深夜や早朝にFAXで届く注文書、電話口で聞き取ってメモした数量、それを一枚ずつ基幹システムに手入力する——。長く続けてきた受発注のやり方が、繁忙期になると急に立ち行かなくなる。そんな経験はないでしょうか。
FAXや電話での受発注は「相手を選ばず送れる」「慣れている」という良さがある一方で、手入力の手間や聞き間違い、証跡の残りにくさといった課題を抱えています。この記事では、受発注業務をデジタル化してFAX・電話から脱却するための具体的なステップと、取引先を巻き込んで移行を成功させるポイントを解説します。
なぜ今も受発注はFAX・電話が残っているのか
デジタル化の話に入る前に、まずは「なぜFAX・電話がこれだけ残っているのか」を客観的に見ておきましょう。理由がわかると、脱却のハードルも見えてきます。

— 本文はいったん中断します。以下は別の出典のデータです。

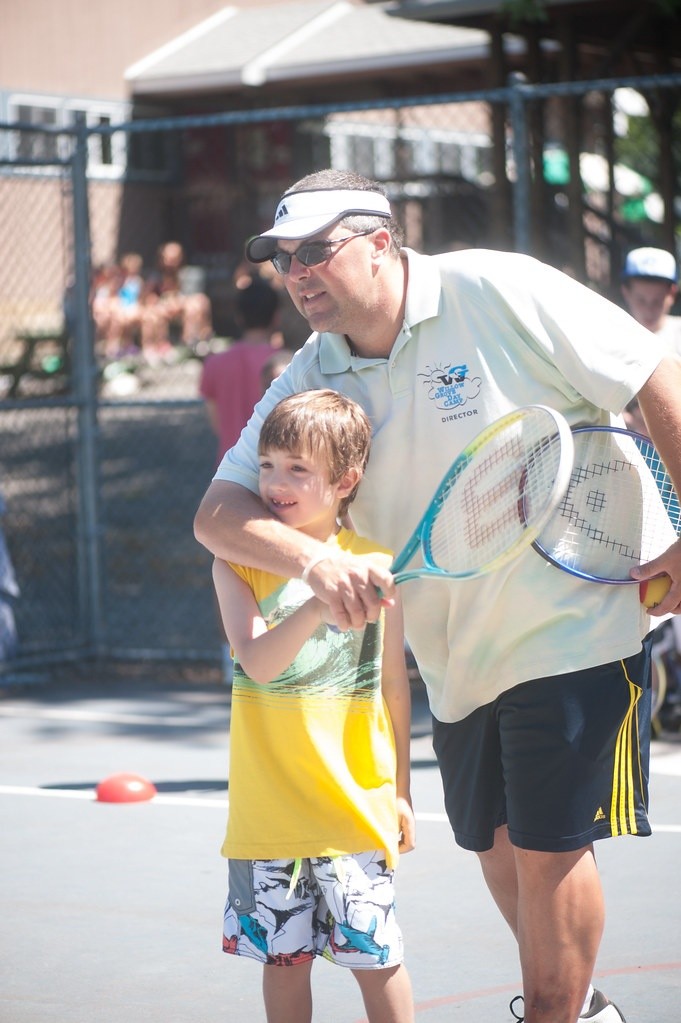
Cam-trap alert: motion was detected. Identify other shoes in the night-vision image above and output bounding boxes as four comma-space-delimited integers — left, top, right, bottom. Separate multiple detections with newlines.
509, 988, 626, 1023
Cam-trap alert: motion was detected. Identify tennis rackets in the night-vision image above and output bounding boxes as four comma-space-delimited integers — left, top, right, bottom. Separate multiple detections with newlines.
325, 402, 575, 636
519, 424, 681, 585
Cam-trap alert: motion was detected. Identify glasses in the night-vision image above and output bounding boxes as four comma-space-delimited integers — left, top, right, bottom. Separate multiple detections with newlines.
269, 227, 400, 275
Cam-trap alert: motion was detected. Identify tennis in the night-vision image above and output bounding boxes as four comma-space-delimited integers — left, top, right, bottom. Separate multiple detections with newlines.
639, 573, 673, 609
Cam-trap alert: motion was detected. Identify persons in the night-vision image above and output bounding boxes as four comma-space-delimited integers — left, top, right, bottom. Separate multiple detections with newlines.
199, 282, 299, 467
195, 168, 681, 1023
211, 390, 417, 1023
611, 246, 681, 440
72, 240, 214, 396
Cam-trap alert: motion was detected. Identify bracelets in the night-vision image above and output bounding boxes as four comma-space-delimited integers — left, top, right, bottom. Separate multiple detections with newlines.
302, 553, 334, 585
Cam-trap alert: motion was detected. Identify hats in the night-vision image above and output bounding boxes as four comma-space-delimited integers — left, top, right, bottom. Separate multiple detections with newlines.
244, 188, 393, 264
623, 246, 678, 283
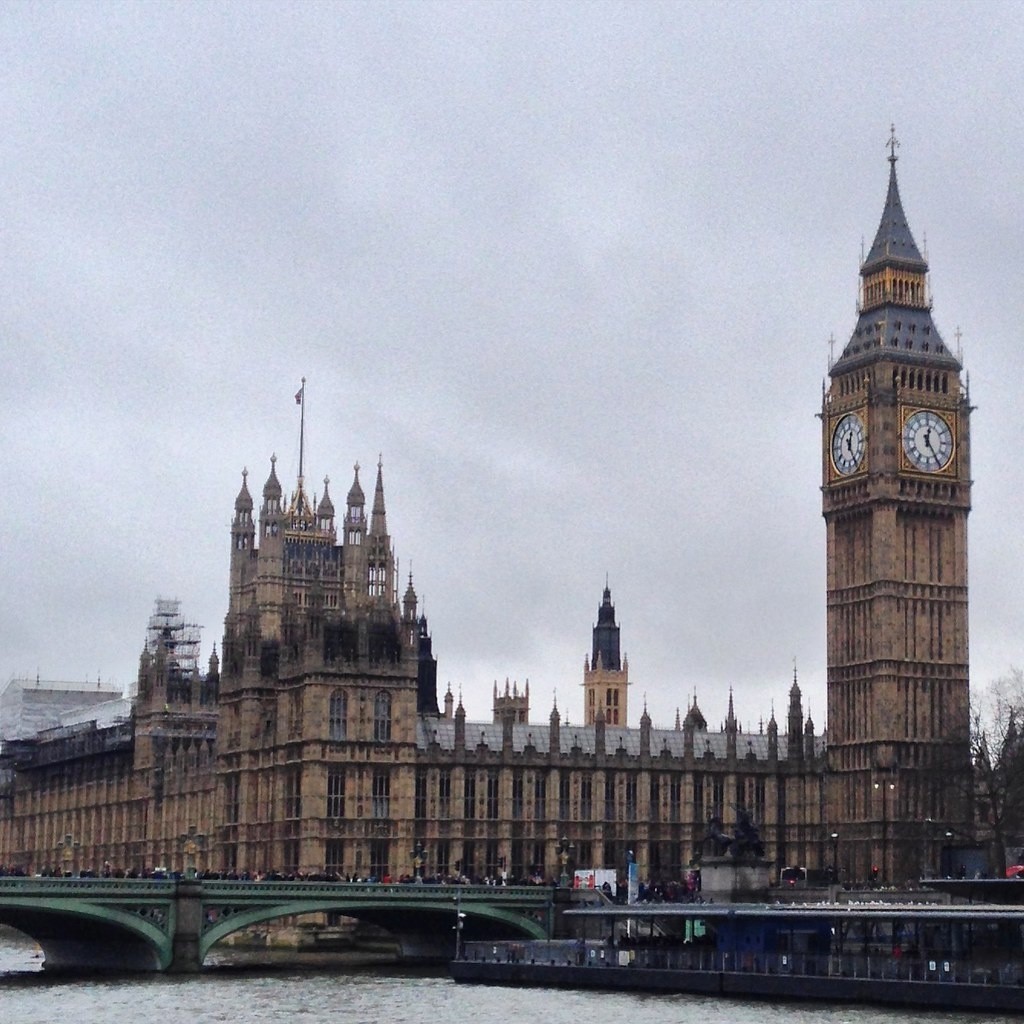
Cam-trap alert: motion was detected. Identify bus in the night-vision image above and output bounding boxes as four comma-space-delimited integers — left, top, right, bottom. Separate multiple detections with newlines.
780, 868, 807, 889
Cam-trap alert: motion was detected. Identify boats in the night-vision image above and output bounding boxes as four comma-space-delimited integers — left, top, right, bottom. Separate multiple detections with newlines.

ひとつは、取引先との長年の慣習です。「これまでずっとFAXでやり取りしてきた」という関係のなかでは、片方だけがやり方を変えるのは簡単ではありません。次に、手軽さです。FAXは相手のIT環境を問わず送れ、電話はその場で確認まで済みます。相手がITに不慣れでも成立するという安心感があります。そして、「今のやり方で一応回っている」という現状維持の力も働きます。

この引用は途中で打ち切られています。